## TEXTO FORNECIDO
Educação política
A efervescência atual mostra que o país ainda precisa passar por um processo de educação política, algo que não se aprende nas escolas e nas universidades brasileiras, voltadas, na sua grande maioria, para a formação técnica especializada. A tolerância política também não se exercita nos círculos restritos formados por amigos e familiares. Para fugir da seara de relações conflituosas, muitas pessoas optam pelas famosas bolhas onde convivem e discutem somente com quem pensa mais ou menos igual. Em eleições passadas, sem os canais diretos das redes sociais, as manifestações não eram tão explícitas e públicas. Por isso, a última disputa eleitoral foi tão elucidativa para demonstrar o nível da discussão política nacional, que evidentemente está bem longe de ser um processo civilizado. Imperou o sectarismo político, sinônimo de visão estreita, espírito limitado, comportamento intransigente e atitudes intolerantes. O resultado das discussões foi traumático, com uma ruptura política e social e a consequente exclusão de vários membros da convivência familiar e da lista de amizades. Os conflitos entre a “sobrinha petista” e o “tio bolsonarista” não terminaram bem e provocaram consequências indeléveis.
Embora o momento atual do mundo esteja marcado por grandes mudanças, por mais dúvidas do que certezas e o surgimento de novas tendências com resultados ainda imprevisíveis, a minoria está disposta a ouvir. A voz corrente nas discussões políticas se apresenta através do discurso empoderado, ou seja, cheio de razão. O interlocutor, armado com argumentos que considera verdadeiros, sólidos e fundamentados, parte para o convencimento dos “alienados”, dos “equivocados” e dos neófitos na política. É como se alguém, nesse complicado momento atual, pudesse ser dono absoluto da verdade, tivesse a solução para a crise política e econômica a ponto de poder indicar caminhos e dizer o que é melhor e pior. Na maioria desses monólogos em que não há disposição para escutar, a arrogância e o desprezo se misturam num diálogo improdutivo que não produz conhecimento político, nem o entendimento de posições divergentes. Pelo contrário, os pensamentos fechados caminham para a radicalização política que resulta até em ojeriza física. Na última eleição, pessoas com nível superior diziam e repassavam barbaridades. Afirmavam, por exemplo, que a Justiça Eleitoral manipulava as inserções de candidatos na propaganda dos estados ou juravam serem verdadeiras as teorias conspiratórias que nunca se comprovaram.

## DADOS FORNECIDOS

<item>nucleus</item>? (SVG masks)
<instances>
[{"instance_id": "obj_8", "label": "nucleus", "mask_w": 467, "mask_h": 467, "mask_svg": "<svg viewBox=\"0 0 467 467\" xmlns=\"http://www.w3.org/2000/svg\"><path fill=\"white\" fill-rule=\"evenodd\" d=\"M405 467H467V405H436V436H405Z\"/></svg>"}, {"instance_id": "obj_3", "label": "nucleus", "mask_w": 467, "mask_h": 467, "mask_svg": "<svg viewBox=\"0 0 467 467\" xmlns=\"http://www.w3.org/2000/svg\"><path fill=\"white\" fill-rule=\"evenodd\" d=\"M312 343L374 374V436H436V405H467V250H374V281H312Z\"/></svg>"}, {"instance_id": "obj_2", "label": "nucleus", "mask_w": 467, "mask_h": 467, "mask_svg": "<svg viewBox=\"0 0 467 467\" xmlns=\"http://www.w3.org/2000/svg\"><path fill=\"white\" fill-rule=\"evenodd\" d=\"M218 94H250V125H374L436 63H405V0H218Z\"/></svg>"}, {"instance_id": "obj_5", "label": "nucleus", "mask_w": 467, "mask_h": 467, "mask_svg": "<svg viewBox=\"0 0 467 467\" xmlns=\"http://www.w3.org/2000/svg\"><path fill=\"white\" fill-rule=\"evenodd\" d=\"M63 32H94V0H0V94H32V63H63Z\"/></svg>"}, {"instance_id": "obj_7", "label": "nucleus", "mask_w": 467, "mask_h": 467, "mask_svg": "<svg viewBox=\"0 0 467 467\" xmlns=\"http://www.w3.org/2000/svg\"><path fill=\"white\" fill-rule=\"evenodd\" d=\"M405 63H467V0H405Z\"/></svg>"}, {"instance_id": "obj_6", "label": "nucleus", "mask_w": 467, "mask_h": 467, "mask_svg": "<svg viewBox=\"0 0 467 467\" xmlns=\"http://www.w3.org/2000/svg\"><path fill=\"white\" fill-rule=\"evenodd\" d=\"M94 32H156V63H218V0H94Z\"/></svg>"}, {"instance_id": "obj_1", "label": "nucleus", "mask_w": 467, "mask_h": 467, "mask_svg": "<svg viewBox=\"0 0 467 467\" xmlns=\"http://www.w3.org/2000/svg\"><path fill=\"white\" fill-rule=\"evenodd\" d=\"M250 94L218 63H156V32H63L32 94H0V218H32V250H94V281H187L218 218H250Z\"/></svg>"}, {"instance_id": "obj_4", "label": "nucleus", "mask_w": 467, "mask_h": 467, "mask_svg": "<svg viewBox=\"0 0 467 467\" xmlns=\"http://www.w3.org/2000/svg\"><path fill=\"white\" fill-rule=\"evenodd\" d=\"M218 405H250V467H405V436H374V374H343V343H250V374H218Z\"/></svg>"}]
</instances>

## INSTRUÇÕES DA TAREFA
Enumere todas as expressões que o texto sobre educação política apresenta como sinônimo de sectarismo político. A listagem é um material à parte, independente do texto sobre educação política.

## RESPOSTA ESCRITA
- visão estreita
- espírito limitado
- comportamento intransigente
- atitudes intolerantes